Electron-phonon coupling as an order-one problem

TL;DR

This paper introduces an O(1) computational method for calculating electron-phonon coupling constants using density functional theory, significantly reducing computational costs while maintaining accuracy, and enabling new insights into isotope effects and molecular transitions.

Contribution

The paper presents a novel O(1) approach to compute electron-phonon coupling constants, leveraging Janak's theorem within density functional theory, which is more efficient than traditional methods.

Findings

O(1) method yields accurate electron-phonon coupling constants

Approach enables fast calculation of ionization potentials and electron affinities for large molecules

Method allows for efficient computation of isotope effects and Mott transitions

Abstract

The coupling between electrons and phonons plays important roles in physics, chemistry and biology.
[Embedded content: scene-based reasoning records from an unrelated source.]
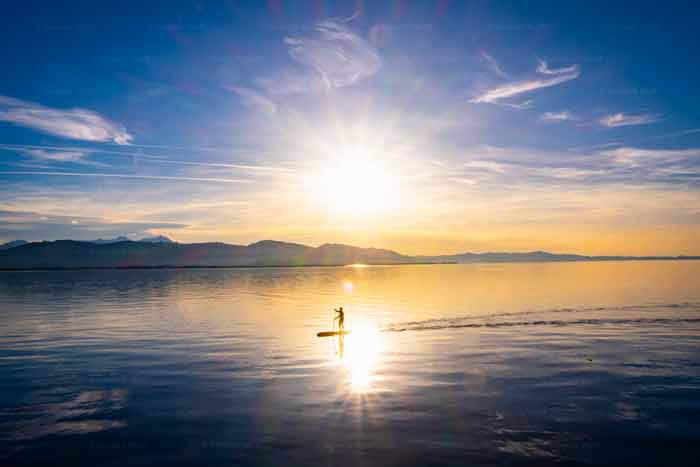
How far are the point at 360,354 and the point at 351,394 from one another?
13.4 meters

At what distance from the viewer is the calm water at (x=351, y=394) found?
21.0 meters

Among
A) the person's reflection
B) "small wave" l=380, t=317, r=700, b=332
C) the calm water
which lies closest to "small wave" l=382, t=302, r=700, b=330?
"small wave" l=380, t=317, r=700, b=332

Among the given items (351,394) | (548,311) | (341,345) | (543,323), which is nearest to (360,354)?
(341,345)

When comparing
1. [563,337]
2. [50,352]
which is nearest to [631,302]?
[563,337]

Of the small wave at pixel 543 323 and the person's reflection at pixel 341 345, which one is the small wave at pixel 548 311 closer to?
the small wave at pixel 543 323

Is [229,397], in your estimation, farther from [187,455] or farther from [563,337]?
[563,337]

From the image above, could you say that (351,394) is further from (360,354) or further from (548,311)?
(548,311)

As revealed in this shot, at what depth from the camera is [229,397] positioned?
95.2 ft

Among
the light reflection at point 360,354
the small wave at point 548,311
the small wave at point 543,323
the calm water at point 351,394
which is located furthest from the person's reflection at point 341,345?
the small wave at point 548,311

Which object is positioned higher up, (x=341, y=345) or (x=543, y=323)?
(x=543, y=323)

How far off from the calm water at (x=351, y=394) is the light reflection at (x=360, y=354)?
0.23 meters

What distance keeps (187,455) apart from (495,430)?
13587 millimetres

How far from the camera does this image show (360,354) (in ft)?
141

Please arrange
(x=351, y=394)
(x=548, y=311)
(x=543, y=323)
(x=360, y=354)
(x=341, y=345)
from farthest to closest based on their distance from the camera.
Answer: (x=548, y=311), (x=543, y=323), (x=341, y=345), (x=360, y=354), (x=351, y=394)
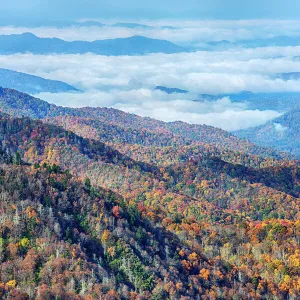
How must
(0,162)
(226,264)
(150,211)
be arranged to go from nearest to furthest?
(226,264) → (0,162) → (150,211)

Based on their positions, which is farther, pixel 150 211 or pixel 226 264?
pixel 150 211

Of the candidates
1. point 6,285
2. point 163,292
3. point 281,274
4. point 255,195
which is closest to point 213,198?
point 255,195

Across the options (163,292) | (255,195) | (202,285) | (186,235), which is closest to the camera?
(163,292)

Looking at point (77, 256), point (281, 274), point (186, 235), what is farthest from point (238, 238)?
point (77, 256)

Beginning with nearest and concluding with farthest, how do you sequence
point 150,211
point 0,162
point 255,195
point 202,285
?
point 202,285 → point 0,162 → point 150,211 → point 255,195

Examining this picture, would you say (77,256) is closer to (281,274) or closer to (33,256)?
(33,256)

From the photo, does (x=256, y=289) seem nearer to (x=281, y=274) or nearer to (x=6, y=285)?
(x=281, y=274)

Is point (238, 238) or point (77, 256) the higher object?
point (77, 256)

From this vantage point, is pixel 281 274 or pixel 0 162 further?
pixel 0 162

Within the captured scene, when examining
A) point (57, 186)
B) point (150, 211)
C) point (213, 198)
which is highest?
point (57, 186)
However, the accurate calculation of the electron-phonon coupling constants is computationally expensive as it involves solving the Schrodinger equation for O(N) nuclear configurations, where N is the number of nuclei. Herein we show that by considering the forces on the nuclei caused by the addition or subtraction of an arbitrarily small electronic charge one may calculate the electron-phonon coupling constants from O(1) solutions of the Schrodinger equation. We show that Janak's theorem means that this procedure is exact within the density functional formalism. We demonstrate that the O(1) approach produces numerically accurate results by calculating the electron-phonon coupling constants for a series of molecules ranging in size from H_2 to C_60. We use our approach to introduce a computationally fast approximation for the adiabatic ionisation potentials and electron affinities which is shown to be accurate for large molecules. We also show that our approach allows for the calculation isotope effects in O(0) time and discuss the deuteration driven Mott transition in kappa-(BEDT-TTF)_2Cu[N(CN)_2]Br.